Cook the onion on a medium heat and cook until cooked and translucent-3-5 minutes.  Put the rice in and thoroughly coat with the oil and mix with the onions.  Turn up the heat to high medium, stir and cook for 30 seconds to get the rice a little toasty before adding a ladle of the hot stock. You now need to just agitate the pot and stir again - the agitation stops the need to use the spoon as much and there is less risk of breaking the grains. You now need to keep adding add a ladle of stock when the liquid all goes, the tricky thing is you don’t want it to get too dry as you don’t want it to stick.  The mixture should be just bubbling continuously.  When you are down to about a quarter of the stock remaining, add the chicken.

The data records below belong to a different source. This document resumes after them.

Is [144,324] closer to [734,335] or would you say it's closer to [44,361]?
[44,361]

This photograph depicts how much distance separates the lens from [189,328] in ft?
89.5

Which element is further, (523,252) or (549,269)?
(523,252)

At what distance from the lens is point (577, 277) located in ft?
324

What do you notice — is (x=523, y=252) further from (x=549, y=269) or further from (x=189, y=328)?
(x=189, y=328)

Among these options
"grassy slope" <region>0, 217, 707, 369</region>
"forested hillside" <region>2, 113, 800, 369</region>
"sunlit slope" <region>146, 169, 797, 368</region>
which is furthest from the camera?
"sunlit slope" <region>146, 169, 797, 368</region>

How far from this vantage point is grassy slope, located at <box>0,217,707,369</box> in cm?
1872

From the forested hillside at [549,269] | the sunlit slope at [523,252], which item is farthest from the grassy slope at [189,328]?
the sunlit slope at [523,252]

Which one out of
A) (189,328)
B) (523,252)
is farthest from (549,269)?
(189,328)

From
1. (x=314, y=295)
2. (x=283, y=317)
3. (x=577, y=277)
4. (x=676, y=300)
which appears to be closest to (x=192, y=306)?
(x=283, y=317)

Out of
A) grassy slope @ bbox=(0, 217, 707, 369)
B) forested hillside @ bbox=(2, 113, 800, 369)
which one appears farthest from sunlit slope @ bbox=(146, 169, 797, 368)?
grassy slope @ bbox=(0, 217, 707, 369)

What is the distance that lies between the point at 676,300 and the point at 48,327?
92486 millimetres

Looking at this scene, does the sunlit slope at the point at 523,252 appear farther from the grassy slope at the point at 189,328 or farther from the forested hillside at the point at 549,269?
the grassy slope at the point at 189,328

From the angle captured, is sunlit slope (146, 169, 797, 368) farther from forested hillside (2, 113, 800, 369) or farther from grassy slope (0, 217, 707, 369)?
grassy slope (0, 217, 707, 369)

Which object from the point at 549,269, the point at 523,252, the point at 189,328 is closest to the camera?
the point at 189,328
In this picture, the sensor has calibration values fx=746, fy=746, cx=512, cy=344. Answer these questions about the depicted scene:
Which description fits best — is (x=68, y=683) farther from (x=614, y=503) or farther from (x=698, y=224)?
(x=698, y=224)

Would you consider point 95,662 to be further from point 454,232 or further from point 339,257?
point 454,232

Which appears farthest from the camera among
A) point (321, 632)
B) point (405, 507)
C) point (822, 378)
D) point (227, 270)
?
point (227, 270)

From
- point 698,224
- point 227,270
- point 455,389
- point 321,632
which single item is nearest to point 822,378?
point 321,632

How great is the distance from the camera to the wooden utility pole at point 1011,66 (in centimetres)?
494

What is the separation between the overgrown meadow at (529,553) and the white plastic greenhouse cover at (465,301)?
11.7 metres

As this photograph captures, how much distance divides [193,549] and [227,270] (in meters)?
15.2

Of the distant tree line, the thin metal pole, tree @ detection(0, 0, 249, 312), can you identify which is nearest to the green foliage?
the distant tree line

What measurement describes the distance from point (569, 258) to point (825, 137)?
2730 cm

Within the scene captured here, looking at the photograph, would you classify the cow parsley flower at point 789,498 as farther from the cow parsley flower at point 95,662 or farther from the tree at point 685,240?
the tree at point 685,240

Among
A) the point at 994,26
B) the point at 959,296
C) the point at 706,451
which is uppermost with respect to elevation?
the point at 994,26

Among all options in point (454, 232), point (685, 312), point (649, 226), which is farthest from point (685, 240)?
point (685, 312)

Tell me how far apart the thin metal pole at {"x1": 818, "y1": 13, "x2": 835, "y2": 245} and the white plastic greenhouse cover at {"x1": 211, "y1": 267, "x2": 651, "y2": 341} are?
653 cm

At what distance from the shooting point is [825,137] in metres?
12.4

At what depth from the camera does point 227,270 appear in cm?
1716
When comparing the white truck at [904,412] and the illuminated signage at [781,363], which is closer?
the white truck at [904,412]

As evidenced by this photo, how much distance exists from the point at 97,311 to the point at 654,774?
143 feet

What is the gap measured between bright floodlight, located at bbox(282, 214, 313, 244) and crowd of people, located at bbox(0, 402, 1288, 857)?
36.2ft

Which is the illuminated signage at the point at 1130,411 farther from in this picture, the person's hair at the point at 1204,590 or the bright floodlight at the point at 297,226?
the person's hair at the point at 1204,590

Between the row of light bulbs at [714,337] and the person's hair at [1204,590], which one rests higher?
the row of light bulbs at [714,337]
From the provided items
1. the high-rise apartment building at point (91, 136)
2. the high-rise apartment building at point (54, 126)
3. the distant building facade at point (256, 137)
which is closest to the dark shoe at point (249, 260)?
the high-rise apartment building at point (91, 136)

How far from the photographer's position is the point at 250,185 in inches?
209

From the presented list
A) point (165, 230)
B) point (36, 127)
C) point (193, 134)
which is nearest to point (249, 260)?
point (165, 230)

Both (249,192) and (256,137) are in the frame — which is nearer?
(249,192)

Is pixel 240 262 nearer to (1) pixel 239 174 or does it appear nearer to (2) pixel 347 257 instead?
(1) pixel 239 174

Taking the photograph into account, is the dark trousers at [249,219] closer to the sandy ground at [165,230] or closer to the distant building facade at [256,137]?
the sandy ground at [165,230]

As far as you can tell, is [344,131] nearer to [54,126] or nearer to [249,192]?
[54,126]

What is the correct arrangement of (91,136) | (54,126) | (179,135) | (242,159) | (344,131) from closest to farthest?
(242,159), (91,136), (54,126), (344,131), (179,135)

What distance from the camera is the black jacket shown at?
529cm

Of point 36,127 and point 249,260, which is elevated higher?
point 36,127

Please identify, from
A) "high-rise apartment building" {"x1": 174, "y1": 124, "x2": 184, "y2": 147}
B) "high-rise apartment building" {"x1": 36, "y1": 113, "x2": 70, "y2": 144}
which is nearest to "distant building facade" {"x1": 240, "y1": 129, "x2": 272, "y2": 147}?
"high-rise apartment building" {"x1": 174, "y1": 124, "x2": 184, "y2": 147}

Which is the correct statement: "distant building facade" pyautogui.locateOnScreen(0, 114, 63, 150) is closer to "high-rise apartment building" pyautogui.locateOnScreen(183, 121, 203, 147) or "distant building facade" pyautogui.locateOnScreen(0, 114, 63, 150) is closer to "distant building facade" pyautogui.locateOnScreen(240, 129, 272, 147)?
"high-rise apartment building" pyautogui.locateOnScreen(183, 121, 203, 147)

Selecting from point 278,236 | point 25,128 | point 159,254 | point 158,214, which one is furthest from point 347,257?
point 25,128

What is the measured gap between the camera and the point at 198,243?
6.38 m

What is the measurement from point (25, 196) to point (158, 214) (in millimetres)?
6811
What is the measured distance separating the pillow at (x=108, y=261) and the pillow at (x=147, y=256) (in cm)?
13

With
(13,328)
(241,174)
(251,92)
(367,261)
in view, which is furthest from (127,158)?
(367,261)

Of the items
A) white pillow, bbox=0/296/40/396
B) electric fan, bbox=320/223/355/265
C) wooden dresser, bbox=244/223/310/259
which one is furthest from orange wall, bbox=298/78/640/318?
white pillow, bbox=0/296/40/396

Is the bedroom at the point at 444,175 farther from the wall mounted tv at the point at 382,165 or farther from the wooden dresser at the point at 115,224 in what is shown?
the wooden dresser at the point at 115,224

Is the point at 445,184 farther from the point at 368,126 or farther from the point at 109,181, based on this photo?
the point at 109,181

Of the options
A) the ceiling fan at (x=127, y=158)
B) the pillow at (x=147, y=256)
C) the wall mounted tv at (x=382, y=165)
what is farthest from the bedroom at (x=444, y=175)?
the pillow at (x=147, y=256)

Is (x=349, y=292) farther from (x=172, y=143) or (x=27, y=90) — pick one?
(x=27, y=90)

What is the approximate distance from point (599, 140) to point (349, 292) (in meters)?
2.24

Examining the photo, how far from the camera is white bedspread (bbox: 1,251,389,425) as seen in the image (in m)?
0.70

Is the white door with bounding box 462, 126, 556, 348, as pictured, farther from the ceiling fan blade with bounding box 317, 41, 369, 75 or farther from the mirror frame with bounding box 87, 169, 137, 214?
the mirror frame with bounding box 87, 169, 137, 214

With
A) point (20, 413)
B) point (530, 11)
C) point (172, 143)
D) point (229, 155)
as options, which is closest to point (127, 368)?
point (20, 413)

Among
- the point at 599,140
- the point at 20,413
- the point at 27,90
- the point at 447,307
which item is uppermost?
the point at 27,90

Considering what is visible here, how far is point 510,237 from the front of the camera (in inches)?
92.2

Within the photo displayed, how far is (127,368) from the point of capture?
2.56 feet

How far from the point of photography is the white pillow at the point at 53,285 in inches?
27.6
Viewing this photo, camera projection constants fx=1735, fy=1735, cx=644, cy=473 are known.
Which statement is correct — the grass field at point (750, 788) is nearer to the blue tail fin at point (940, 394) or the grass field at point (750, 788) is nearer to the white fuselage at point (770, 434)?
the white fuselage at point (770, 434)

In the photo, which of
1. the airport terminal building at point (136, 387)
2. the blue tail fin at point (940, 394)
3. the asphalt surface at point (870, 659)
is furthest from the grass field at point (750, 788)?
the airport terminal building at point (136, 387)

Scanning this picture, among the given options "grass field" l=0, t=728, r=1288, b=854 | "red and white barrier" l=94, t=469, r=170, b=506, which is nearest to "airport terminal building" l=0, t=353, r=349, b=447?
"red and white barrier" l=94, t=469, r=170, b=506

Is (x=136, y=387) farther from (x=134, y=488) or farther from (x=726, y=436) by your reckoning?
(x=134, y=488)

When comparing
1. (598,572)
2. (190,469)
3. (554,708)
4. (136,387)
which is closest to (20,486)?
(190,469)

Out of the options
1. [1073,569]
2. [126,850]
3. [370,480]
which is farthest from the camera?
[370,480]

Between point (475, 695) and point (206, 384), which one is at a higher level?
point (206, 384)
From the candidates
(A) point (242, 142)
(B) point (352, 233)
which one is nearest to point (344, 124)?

This process will take anywhere between 20-30 minutes depending on the rice, the pot you use and the heat.  You know it is done when you have only a ladle of stock left and the rice is just cooked through, it should not be chalky at all.  If you run out of stock you can add a little boiling water, you should not need it but if you do just add a little at a time, the water will obviously reduce the chicken flavour so you don’t want to add more than you absolutely need to. 

Take the risotto off of the heat and stir through the butter, 40g of Parmesan and the remaining stock. Check the seasoning, it should be perfect but if it is not, add a little salt. 

Cut the chicken into pieces and stir through. Serve topped with a little Parmesan and a crack of black pepper.